11. Le 27 octobre 2005 à Clichy-sous-Bois, en Seine-Saint-Denis, deux adolescents fuyant un
contrôle de police trouvaient la mort dans un transformateur électrique où ils s’étaient réfugiés.
Deux décès qui devaient embraser les banlieues françaises durant plusieurs semaines [NDLR].
12. . Le dimanche 30 octobre 2005, à 21 heures, alors que les fidèles faisaient leur prière en plein mois du ramadan, une bombe lacrymogène qui appartiendrait à des CRS a explosé à la mosquée Bilal, à Clichy-sous-Bois [NDLR].
13. Le maire de Clichy-sous-Bois lui-même déclarait à l’AFP le 2 novembre 2005 que « le dispositif policier, cette nuit, serait adapté et nettement moins provoquant », et que pour cette raison les choses devraient mieux se passer.

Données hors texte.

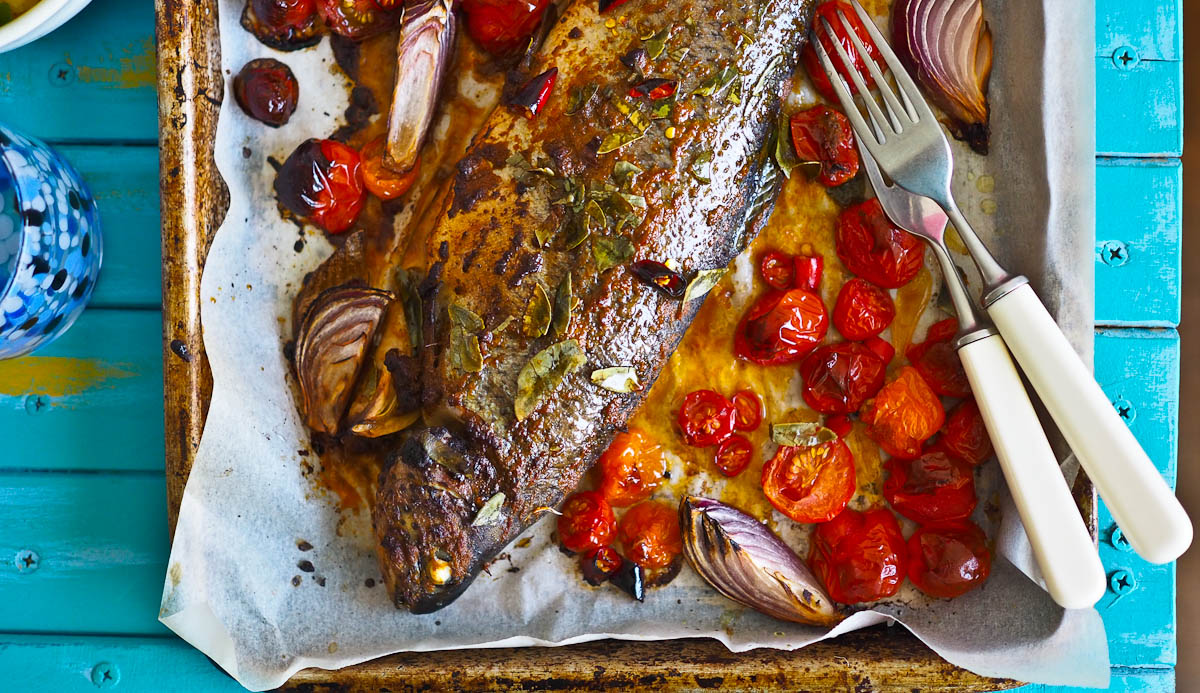 how to cook a whole rainbow trout fish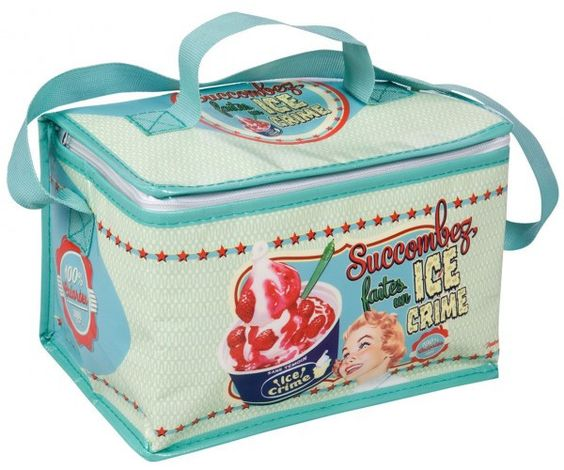Retro 'Ice Cream' Medium Cooler Bag | Natives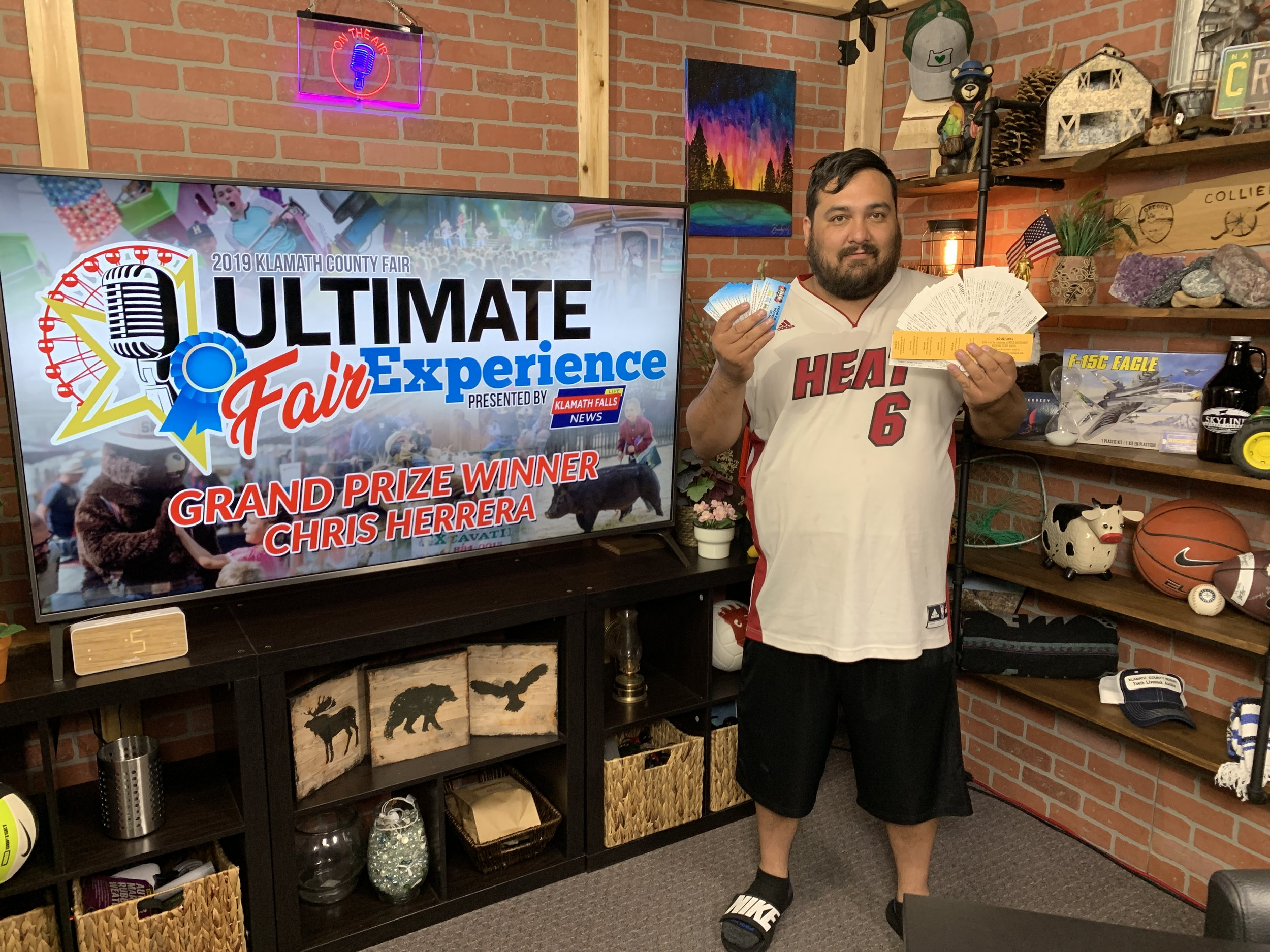 Grand Prize: Chris Herrera - • 2 Party Zone tickets to Midland• 2 Party Zone tickets to Jon Wolfe• 2 Party Zone tickets to Lonestar• 2 Friday night Rodeo tickets• 2 Saturday night Rodeo tickets• 4 Golden Carnival wristband coupons• 4 2019 Klamath County Fair Season Passes• $100 in fair food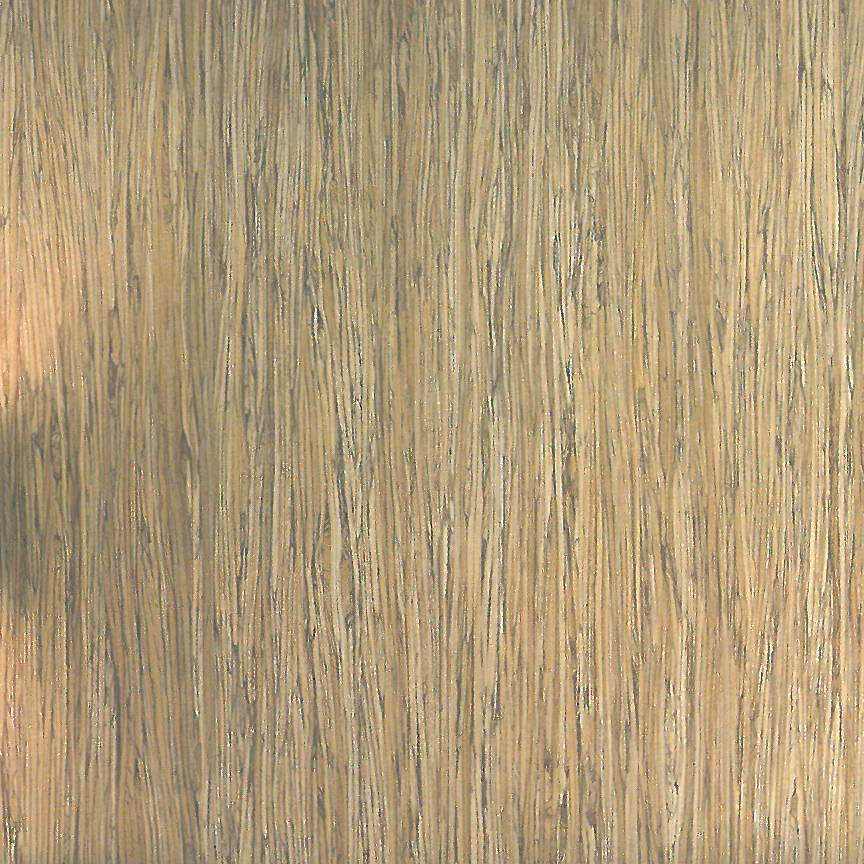 Innenfilm Beige Collection Wood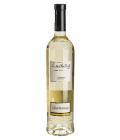 Víno Chardonnay Selection Vinařství Ludwig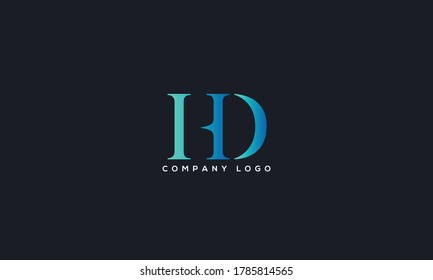 Initial Letter HD or DH Logo Design vector Template. Creative Abstract HD Logo Design Vector Illustration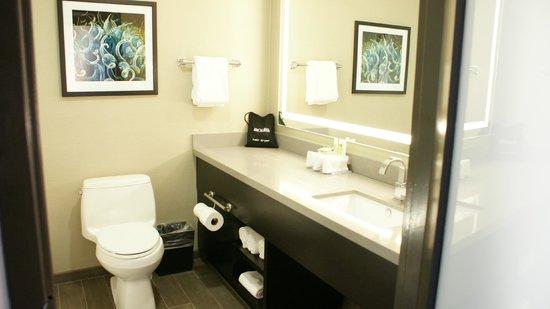 Ramada Marina Del Rey : New Bathroom Ramada Marina Del Ray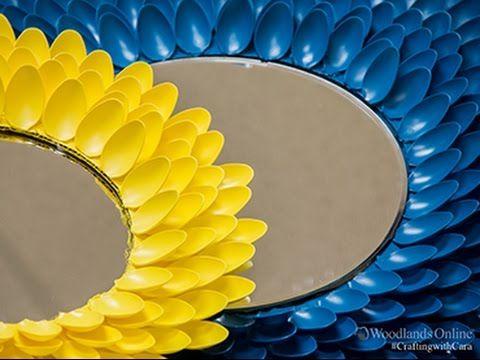 DIY 42 Flower Mirror My Own Version An Alternative To Plastic Spoons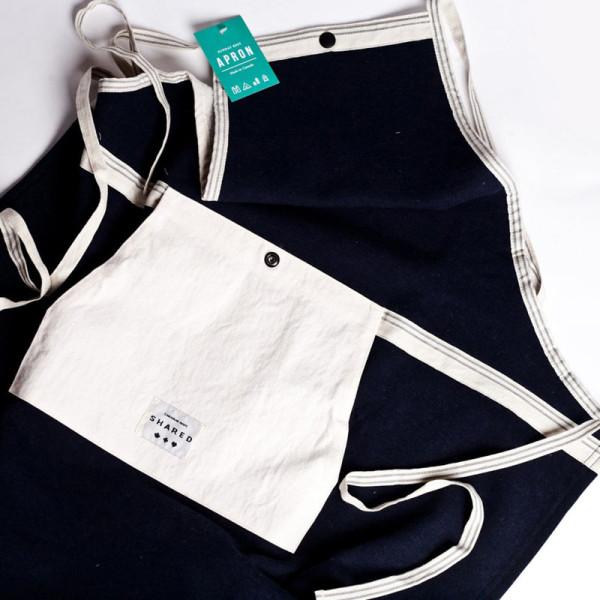 drake-general-store-apron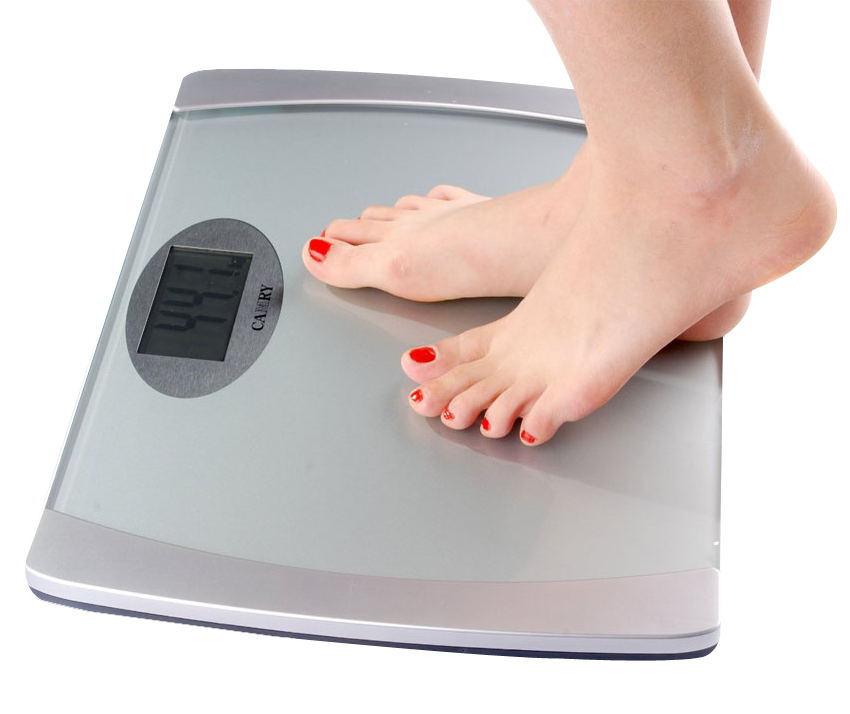 Digital Weighing Scale Png Image - Weight Scale, Transparent background PNG HD thumbnail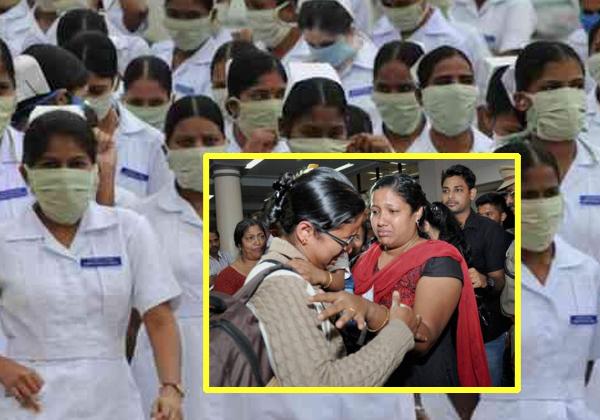 80 NRI Female Nurse House Arrest In Kuvait-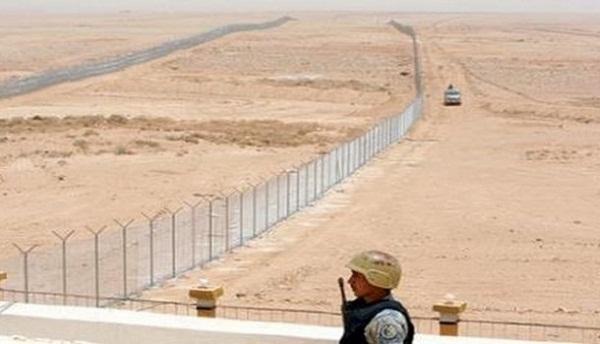 الحدود السعوديه الشمالية
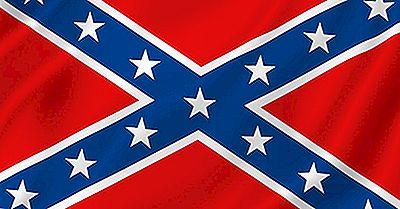 Quel Est Le Drapeau Confédéré?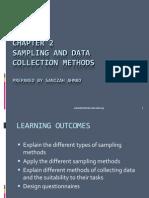 CHAPTER 2_Sampling_ilearn.pdf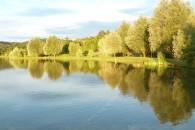 Cser-tó horgásztó - Alsópetény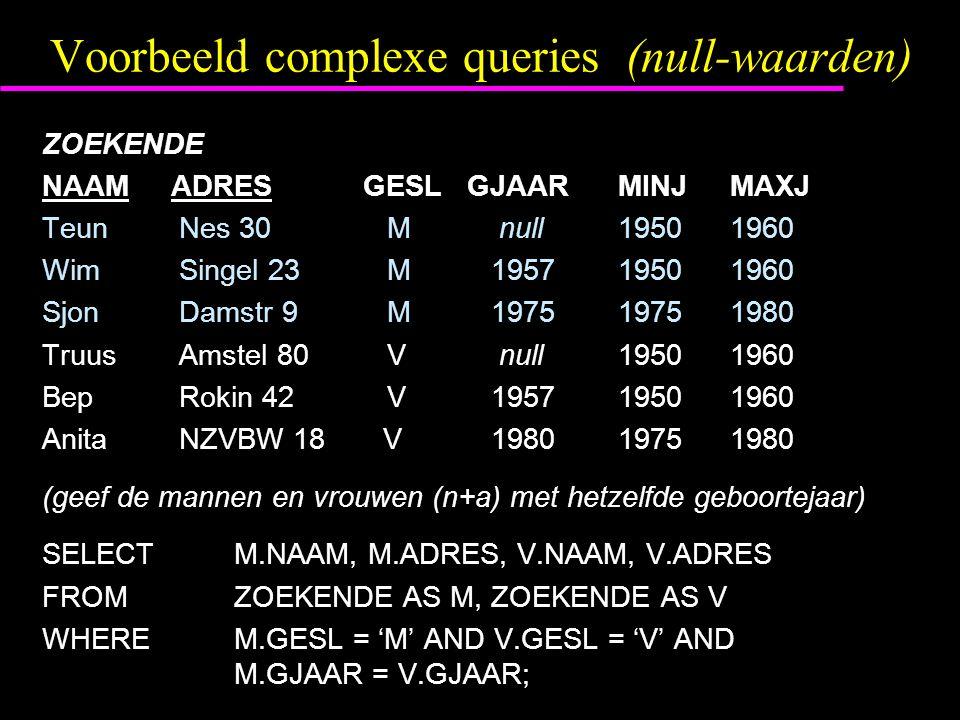 Voorbeeld complexe queries (null-waarden) ZOEKENDE NAAM ADRES GESL GJAARMINJ MAXJ Teun Nes 30 M null1950 1960 Wim Singel 23 M 19571950 1960 Sjon Damst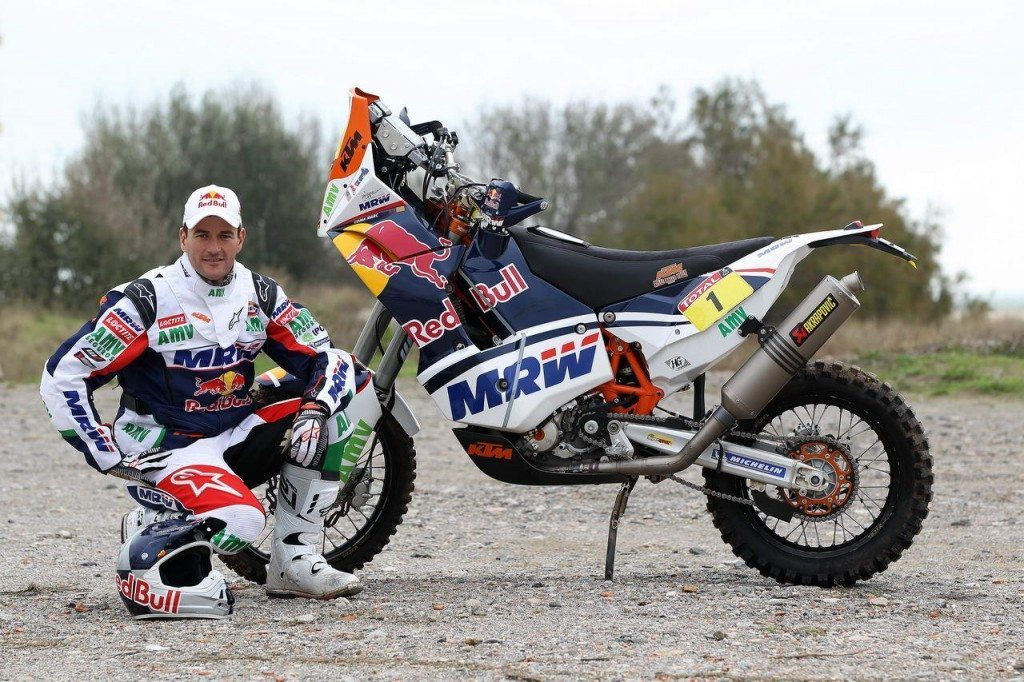 Marc Coma out of Dakar 2013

De même, notre équipe a constaté des provocations
policières dans plusieurs quartiers de la région parisienne.
14. MUCCHIELLI, Laurent, “Le rap de la jeunesse des quartiers relégués. Un univers de représentations structuré par des sentiments d’injustice et de victimation collective”, in : BOUCHER, Manuel ; VULBEAU, Alain (sous la direction de), Émergences culturelles et jeunesse populaire, Paris : Éd. L’Harmattan, 2003, pp. 325-355.
15. « Ces deux sentiments forts, la sensation de l’impasse et la conscience du mépris, sont
toujours à la racine des fureurs banlieusardes », écrivaient déjà Christian Bachmann et Nicole
Le Guennec en 1996. Voir BACHMANN, Christian ; LE GUENNEC, Nicole, Violences urbaine. Ascension et chute des classes moyennes à travers cinquante ans de politique de la ville, Paris : Éd. Albin Michel, 1996, 557 p. (voir p. 355).